Coveo Explains: Complex Enterprise Search Delivered in a Day

November 27, 2013

The subtitle is the keeper, however: “No, I’m not insane.” The insane person is Wim Nijmeijer or Nicky Singh. Interesting semantic connection to either entity I believe. I learned this “insanity” stuff in a candidate chunk of possible PR ersatz http://goo.gl/ogVgIe. Since the publication of the New York Times’ story about Vocus and its PR spam, I have started a collection of search vendor messaging that may be a trifle light in the protein department.

Here’s the passage I noted:

Today Coveo announced that it will lead a session at Search Solutions 2013 on Wednesday, November 27 in London, UK.

No problem except that Coveo itself announces that its staff will explain the nuances behind “No, I’m not insane.” A third party “voice” might help.

There were some supporting “facts”. Here’s an example of a fact:

The reality is that many enterprise search implementations are far from simple, and often match the complexity of the systems they need to interface with. Coveo understands the complexity and challenges of enterprise search. Our revolutionary Search & Relevance Technology securely connects with all of an organization’s systems, and harnesses big, fragmented data from any combination of cloud, social and on-premise systems — without complex integrations.

Okay. Okay, well, “facts” may be too strong a word. I think the “revolutionary” and the “all” are going to be tough for me to accept. In a large organization, figuring out what not to make available can be time consuming in my experience. Toss is the information that will cause the company to feel a bit of heat, and you have some heavy lifting.
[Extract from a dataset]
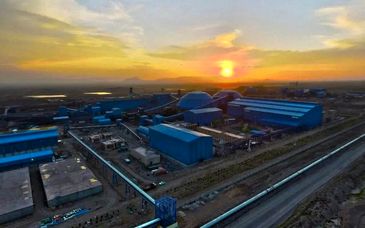 در نیمه نخست سال‌ جاری اتفاق افتاد: رشد ۶۷ درصدی تولید کنسانتره در فولاد سنگان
For instance, is “all” possible in today’s regulated environment. What about employee medical records, documents related to secret contracts and research work, salary information, clinical trial data, information related to a legal matter, and “any combination of cloud, social, and on premises systems”? Insane? Okay.

Well, maybe Coveo can deliver?

My observations:

  1. On a conference call with an enterprise search vendor, I pointed out that marketing enterprise solutions has changed. Hyperbole and cheerleading have replaced the more mundane information that answers such questions as, “Will this system work?” There continues to be skepticism in some circles about the claims of search vendors.
  2. Sending messages about oneself are interesting but even Paris Hilton and Lady Gaga employ publicists. Sure, Lady Gaga uses a drone dress to get media coverage, but she doesn’t issue a news release that says, “No, I’m not insane.”
  3. Enterprise search groups on LinkedIn are struggling with the question, “Why do vendors get fired?” The reason goes back to the days of Verity. That company charted the course that many vendors wittingly or unwittingly followed; that is, promise absolutely anything to get the job. The legacy of Verity’s mind boggling complexity are marketing assertions that enterprise search works and can be up and running in a day.
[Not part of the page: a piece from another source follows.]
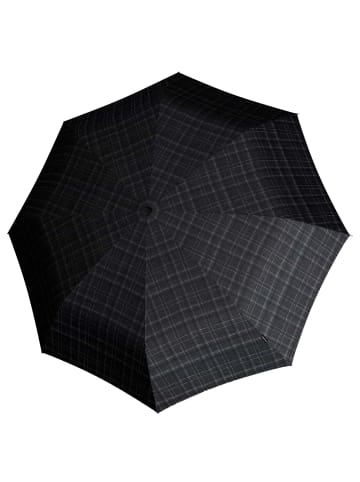 Knirps T.200 M Duomatic - Taschenschirm Regenschirm (bordeaux) in men's prints check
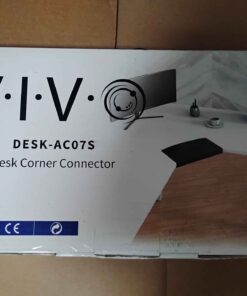 Vivo desk corner connection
Not even Google can make that eight hour assertion stick for the new Google Search Appliance with 100 percent confidence in my experience.

Anyway, by the time you read this, the lecture “No, I’m not insane” by a Coveo expert will be over. I suppose I can catch the summary in the Guardian.  Stop the presses.

Stephen E Arnold, November 27, 2013

Comments

One Response to “Coveo Explains: Complex Enterprise Search Delivered in a Day”

  1. Charlie Hull on November 27th, 2013 9:52 am

    I’m at the Search Solutions event and I did wonder if ‘a day’ included time for mapping schemas from source to the search engine….turns out it doesn’t. The presenter was mainly relying on the message that because Coveo has written lots of their own connectors, it should all ‘just work’ – I’m not sure this is the whole story.